■ Direction
Your task is to reproduce the entries below word for word.

■ Data extract
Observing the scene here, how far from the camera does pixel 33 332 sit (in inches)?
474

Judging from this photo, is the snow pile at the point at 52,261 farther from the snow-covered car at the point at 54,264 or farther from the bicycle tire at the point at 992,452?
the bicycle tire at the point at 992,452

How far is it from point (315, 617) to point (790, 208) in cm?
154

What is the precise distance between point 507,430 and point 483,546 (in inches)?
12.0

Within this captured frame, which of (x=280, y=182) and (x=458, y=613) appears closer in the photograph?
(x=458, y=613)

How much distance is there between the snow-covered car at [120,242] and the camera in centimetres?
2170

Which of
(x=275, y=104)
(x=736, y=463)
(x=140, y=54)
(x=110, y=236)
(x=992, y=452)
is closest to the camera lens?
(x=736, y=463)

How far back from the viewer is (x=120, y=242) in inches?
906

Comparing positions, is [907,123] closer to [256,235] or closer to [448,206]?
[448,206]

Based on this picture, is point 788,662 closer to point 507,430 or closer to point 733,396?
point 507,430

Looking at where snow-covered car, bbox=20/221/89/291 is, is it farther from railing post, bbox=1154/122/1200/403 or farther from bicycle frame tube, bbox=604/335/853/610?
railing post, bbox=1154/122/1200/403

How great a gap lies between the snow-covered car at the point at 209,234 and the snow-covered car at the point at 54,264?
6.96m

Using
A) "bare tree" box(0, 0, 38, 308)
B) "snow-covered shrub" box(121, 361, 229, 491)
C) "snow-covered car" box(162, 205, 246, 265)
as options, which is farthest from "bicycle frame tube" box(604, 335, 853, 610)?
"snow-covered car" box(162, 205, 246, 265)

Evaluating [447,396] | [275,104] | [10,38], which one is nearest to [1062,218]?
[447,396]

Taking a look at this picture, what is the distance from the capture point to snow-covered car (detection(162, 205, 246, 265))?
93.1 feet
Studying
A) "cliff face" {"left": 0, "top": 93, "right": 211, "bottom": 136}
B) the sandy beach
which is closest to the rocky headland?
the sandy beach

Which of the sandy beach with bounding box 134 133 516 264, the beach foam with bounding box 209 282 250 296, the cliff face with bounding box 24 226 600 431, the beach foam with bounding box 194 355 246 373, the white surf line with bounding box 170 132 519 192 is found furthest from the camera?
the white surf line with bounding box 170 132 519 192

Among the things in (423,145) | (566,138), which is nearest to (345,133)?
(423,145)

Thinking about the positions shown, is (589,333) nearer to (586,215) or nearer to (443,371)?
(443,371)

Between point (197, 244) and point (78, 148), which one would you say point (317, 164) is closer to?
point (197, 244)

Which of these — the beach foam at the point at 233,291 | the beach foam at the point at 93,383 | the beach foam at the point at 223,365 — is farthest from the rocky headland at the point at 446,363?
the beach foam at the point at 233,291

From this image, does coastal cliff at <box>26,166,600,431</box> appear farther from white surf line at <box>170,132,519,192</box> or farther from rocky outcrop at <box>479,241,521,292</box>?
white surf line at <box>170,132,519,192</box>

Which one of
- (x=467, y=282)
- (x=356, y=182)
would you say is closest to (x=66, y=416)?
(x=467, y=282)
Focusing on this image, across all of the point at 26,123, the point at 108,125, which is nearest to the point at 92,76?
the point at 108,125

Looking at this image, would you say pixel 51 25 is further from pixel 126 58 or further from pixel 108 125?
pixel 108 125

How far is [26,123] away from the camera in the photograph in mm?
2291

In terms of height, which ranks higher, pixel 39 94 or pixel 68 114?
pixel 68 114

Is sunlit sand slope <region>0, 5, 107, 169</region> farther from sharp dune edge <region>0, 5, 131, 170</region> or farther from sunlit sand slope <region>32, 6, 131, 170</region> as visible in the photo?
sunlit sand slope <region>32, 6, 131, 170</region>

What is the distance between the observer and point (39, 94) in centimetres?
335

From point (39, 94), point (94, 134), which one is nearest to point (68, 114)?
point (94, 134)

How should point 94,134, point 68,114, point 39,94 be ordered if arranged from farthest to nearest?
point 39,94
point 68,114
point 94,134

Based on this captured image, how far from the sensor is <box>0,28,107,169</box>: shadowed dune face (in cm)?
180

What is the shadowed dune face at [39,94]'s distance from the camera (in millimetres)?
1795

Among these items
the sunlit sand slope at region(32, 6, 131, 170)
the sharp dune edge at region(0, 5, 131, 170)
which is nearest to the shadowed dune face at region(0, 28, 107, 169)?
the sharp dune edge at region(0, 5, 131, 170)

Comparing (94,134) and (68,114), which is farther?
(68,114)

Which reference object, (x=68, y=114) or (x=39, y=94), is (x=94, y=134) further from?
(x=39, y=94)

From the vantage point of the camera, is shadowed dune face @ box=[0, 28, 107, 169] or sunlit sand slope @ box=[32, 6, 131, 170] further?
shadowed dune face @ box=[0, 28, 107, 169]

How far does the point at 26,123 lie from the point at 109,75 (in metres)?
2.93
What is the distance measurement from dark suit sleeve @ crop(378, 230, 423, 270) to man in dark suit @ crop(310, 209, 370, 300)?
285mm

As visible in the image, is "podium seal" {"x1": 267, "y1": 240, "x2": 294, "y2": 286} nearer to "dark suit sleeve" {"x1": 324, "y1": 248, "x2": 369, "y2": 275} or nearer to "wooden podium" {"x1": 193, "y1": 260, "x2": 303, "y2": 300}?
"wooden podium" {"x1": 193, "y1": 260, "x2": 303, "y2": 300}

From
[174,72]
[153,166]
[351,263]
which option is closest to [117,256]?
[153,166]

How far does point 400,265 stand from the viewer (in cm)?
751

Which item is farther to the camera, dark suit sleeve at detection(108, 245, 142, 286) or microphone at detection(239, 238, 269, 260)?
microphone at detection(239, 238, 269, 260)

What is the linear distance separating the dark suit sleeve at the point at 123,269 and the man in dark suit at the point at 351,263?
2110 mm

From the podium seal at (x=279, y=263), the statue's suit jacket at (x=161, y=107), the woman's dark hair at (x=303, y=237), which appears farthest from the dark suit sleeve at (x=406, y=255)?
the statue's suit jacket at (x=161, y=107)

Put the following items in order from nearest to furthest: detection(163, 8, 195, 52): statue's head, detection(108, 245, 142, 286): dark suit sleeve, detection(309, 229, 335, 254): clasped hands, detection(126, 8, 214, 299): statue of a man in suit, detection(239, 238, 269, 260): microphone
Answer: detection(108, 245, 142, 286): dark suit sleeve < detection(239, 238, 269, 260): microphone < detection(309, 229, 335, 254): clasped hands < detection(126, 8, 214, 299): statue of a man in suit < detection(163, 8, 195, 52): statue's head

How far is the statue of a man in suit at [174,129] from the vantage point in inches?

■ Solution for this task
Observing the scene here, how far from the camera does pixel 33 332 sit (in inches)?
474

Judging from this photo, is the snow pile at the point at 52,261 farther from the snow-covered car at the point at 54,264 or farther from the bicycle tire at the point at 992,452?
the bicycle tire at the point at 992,452

How far is it from point (315, 617) to point (790, 208) in cm?
154

What is the precise distance between point 507,430 and point 483,546 (in inches)?
12.0

Within this captured frame, which of (x=280, y=182) and (x=458, y=613) appears closer in the photograph?
(x=458, y=613)

How much distance is there between the snow-covered car at [120,242] and the camera in centimetres?
2170

Which of
(x=275, y=104)
(x=736, y=463)
(x=140, y=54)
(x=110, y=236)
(x=992, y=452)
is closest to the camera lens?
(x=736, y=463)

How far back from the viewer is (x=120, y=242) in inches?
906

Comparing positions, is [907,123] closer to [256,235] or closer to [448,206]?
[448,206]

Based on this picture, is point 788,662 closer to point 507,430 or closer to point 733,396?
point 507,430

Looking at where snow-covered car, bbox=20/221/89/291 is, is it farther from railing post, bbox=1154/122/1200/403 or farther from bicycle frame tube, bbox=604/335/853/610?
railing post, bbox=1154/122/1200/403

How great a gap lies between the snow-covered car at the point at 209,234 and the snow-covered car at the point at 54,264?
6.96m

Using
A) "bare tree" box(0, 0, 38, 308)
B) "snow-covered shrub" box(121, 361, 229, 491)
C) "snow-covered car" box(162, 205, 246, 265)
as options, which is farthest from "bicycle frame tube" box(604, 335, 853, 610)?
"snow-covered car" box(162, 205, 246, 265)

Evaluating [447,396] | [275,104] | [10,38], which one is nearest to [1062,218]?
[447,396]

Taking a look at this picture, what is the distance from the capture point to snow-covered car (detection(162, 205, 246, 265))?
93.1 feet
Studying
A) "cliff face" {"left": 0, "top": 93, "right": 211, "bottom": 136}
B) the sandy beach
which is closest to the rocky headland?
the sandy beach

Which of the sandy beach with bounding box 134 133 516 264, the beach foam with bounding box 209 282 250 296, the cliff face with bounding box 24 226 600 431, the beach foam with bounding box 194 355 246 373, the white surf line with bounding box 170 132 519 192 is found furthest from the camera?
the white surf line with bounding box 170 132 519 192

Among the things in (423,145) | (566,138), which is nearest to (345,133)?
(423,145)

Thinking about the positions shown, is (589,333) nearer to (586,215) or nearer to (443,371)?
(443,371)

Between point (197, 244) and point (78, 148), which one would you say point (317, 164) is closer to?
point (197, 244)

Which of these — the beach foam at the point at 233,291 | the beach foam at the point at 93,383 | the beach foam at the point at 223,365 — is farthest from the rocky headland at the point at 446,363?
the beach foam at the point at 233,291

From this image, does coastal cliff at <box>26,166,600,431</box> appear farther from white surf line at <box>170,132,519,192</box> or farther from rocky outcrop at <box>479,241,521,292</box>?
white surf line at <box>170,132,519,192</box>

Which one of
- (x=467, y=282)
- (x=356, y=182)
would you say is closest to (x=66, y=416)?
(x=467, y=282)
Focusing on this image, across all of the point at 26,123, the point at 108,125, which is nearest to the point at 92,76?
the point at 108,125

Looking at this image, would you say pixel 51 25 is further from pixel 126 58 or further from pixel 108 125?
pixel 108 125

How far is [26,123] away from the camera in the photograph in mm?
2291

In terms of height, which ranks higher, pixel 39 94 or pixel 68 114?
pixel 68 114

Is sunlit sand slope <region>0, 5, 107, 169</region> farther from sharp dune edge <region>0, 5, 131, 170</region> or farther from sunlit sand slope <region>32, 6, 131, 170</region> as visible in the photo?
sunlit sand slope <region>32, 6, 131, 170</region>

What is the distance between the observer and point (39, 94) in centimetres?
335

From point (39, 94), point (94, 134), which one is nearest to point (68, 114)?
point (94, 134)

How should point 94,134, point 68,114, point 39,94 be ordered if arranged from farthest to nearest?
point 39,94
point 68,114
point 94,134

Based on this captured image, how far from the sensor is <box>0,28,107,169</box>: shadowed dune face (in cm)?
180

What is the shadowed dune face at [39,94]'s distance from the camera (in millimetres)?
1795

Among these items
the sunlit sand slope at region(32, 6, 131, 170)
the sharp dune edge at region(0, 5, 131, 170)
which is nearest to the shadowed dune face at region(0, 28, 107, 169)?
the sharp dune edge at region(0, 5, 131, 170)

Comparing (94,134) and (68,114), which is farther?
(68,114)

Which reference object, (x=68, y=114) or (x=39, y=94), is (x=94, y=134) further from?
(x=39, y=94)

From the vantage point of the camera, is shadowed dune face @ box=[0, 28, 107, 169] or sunlit sand slope @ box=[32, 6, 131, 170] further?
shadowed dune face @ box=[0, 28, 107, 169]

How far does the point at 26,123 lie from the point at 109,75 (in metres)?
2.93
What is the distance measurement from dark suit sleeve @ crop(378, 230, 423, 270) to man in dark suit @ crop(310, 209, 370, 300)?
285mm

As visible in the image, is "podium seal" {"x1": 267, "y1": 240, "x2": 294, "y2": 286} nearer to "dark suit sleeve" {"x1": 324, "y1": 248, "x2": 369, "y2": 275} or nearer to "wooden podium" {"x1": 193, "y1": 260, "x2": 303, "y2": 300}?
"wooden podium" {"x1": 193, "y1": 260, "x2": 303, "y2": 300}

From
[174,72]
[153,166]
[351,263]
which option is closest to [117,256]?
[153,166]

How far does point 400,265 stand from the viewer (in cm)?
751

Which item is farther to the camera, dark suit sleeve at detection(108, 245, 142, 286) or microphone at detection(239, 238, 269, 260)?
microphone at detection(239, 238, 269, 260)

What is the linear distance separating the dark suit sleeve at the point at 123,269 and the man in dark suit at the point at 351,263?
2110 mm

From the podium seal at (x=279, y=263), the statue's suit jacket at (x=161, y=107), the woman's dark hair at (x=303, y=237), which appears farthest from the dark suit sleeve at (x=406, y=255)?
the statue's suit jacket at (x=161, y=107)

Put the following items in order from nearest to furthest: detection(163, 8, 195, 52): statue's head, detection(108, 245, 142, 286): dark suit sleeve, detection(309, 229, 335, 254): clasped hands, detection(126, 8, 214, 299): statue of a man in suit, detection(239, 238, 269, 260): microphone
Answer: detection(108, 245, 142, 286): dark suit sleeve < detection(239, 238, 269, 260): microphone < detection(309, 229, 335, 254): clasped hands < detection(126, 8, 214, 299): statue of a man in suit < detection(163, 8, 195, 52): statue's head

How far is the statue of a man in suit at [174,129] from the vantage point in inches?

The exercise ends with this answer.